TEXTO DE LECTURA =
▼▼▼
Detalle del cuadro El hijo pródigo, de Rembrandt, donde se aprecian 
las manos del Padre: una, femenina, y otra, masculina, porque Dios es Padre y Madre.

Mientras el arrepentimiento anda a su lento paso, la misericordia corre, vuela, precipita las etapas, anticipa el perdón, manda delante, como un heraldo, la alegría.

                                                                                                         J. M. Cabodevilla
  
Si nos buscas, búscanos en la alegría, porque somos los habitantes del reino de la alegría.
                                                                                                                     Rumi

Después de releer esta parábola tan conocida y tan llena de enseñanzas, cada uno debe descubrir qué papel o qué papeles ha interpretado a lo largo de su vida y los que está interpretando hoy. Los personajes del drama se repiten de muchas maneras, con infinitos matices, en nuestras vidas, alternándose o fusionándose a veces, en uno mismo.


EL HIJO PRÓDIGO Y EL HIJO CUMPLIDOR

El hijo menor carece de malicia en su extravío. Es irresponsable, caprichoso e inmaduro, pero no tiene el corazón turbio ni el alma retorcida. En su decisión de volver, le mueve el hambre, pero sabe reconocer que ha hecho mal.

El otro hijo es cumplidor, de los del cumplimiento, “cumplo y miento”. Envidioso y resentido, no es capaz de amar ni de ver sus propias sombras. Nos hace recordar a tantas parejas de hermanos bíblicas en las que el amor brilla por su ausencia: Caín y Abel, Esaú y Jacob, José y sus hermanos, Absalón y Amnón, Salomón y Adonías.

El pequeño es soñador; por anhelo de aventuras abandona la vida real, pero acaba experimentando una conversión. Le queda mucho por trabajarse, está muy lejos de ser el hombre nuevo al que apuntan los Evangelios, pero ya está en el camino que lleva a la verdadera libertad.
▲▲▲
EXTRACTO DE DATOS =
▼▼▼
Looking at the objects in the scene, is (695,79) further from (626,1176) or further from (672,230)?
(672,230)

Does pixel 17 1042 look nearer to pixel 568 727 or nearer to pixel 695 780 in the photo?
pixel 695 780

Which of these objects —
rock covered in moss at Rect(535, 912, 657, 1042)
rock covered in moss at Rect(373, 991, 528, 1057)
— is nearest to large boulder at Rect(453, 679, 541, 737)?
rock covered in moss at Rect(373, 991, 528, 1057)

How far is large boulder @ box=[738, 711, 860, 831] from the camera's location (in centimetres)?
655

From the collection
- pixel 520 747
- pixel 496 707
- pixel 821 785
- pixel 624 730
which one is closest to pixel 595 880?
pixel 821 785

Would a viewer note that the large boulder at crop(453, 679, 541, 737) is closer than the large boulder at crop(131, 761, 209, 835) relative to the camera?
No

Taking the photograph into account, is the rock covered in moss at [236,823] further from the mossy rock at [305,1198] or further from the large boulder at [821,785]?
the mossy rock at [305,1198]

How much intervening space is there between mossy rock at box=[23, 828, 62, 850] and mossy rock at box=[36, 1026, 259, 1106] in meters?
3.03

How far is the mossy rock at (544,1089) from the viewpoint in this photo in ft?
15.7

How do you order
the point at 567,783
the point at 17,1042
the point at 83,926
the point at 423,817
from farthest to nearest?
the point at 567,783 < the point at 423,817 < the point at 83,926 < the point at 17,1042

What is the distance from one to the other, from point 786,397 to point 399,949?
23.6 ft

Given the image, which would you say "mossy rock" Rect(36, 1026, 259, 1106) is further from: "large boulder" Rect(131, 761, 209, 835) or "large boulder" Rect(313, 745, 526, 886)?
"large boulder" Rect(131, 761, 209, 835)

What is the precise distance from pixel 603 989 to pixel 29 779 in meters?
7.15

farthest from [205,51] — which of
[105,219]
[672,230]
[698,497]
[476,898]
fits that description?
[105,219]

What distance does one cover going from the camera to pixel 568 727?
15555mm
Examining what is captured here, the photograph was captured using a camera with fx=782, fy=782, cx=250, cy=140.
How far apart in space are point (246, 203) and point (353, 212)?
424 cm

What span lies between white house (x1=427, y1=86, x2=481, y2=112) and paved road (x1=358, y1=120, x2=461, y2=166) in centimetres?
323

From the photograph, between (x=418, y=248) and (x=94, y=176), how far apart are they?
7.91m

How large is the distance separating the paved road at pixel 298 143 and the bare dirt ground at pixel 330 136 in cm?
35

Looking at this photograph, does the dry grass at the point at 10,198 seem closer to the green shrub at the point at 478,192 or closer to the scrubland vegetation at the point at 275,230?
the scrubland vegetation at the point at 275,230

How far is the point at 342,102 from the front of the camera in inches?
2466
▲▲▲
OBJETIVOS =
[1] En el texto sobre el hijo pródigo, ¿qué mueve al hijo menor en su decisión de volver?
[2] Transcribe del texto sobre el hijo pródigo el fragmento que empieza con "Detalle del cuadro El" y sigue hasta "heraldo, la alegría.".
[3] Traduce al inglés esta oración del texto sobre el hijo pródigo: "Es irresponsable, caprichoso e inmaduro, pero no tiene el corazón turbio ni el alma retorcida."
Los datos no tienen ningún papel en esto.

RESPUESTAS =
[1] Le mueve el hambre.

[2]
Detalle del cuadro El hijo pródigo, de Rembrandt, donde se aprecian 
las manos del Padre: una, femenina, y otra, masculina, porque Dios es Padre y Madre.

Mientras el arrepentimiento anda a su lento paso, la misericordia corre, vuela, precipita las etapas, anticipa el perdón, manda delante, como un heraldo, la alegría.

[3] He is irresponsible, capricious, and immature, but he does not have a murky heart or a twisted soul.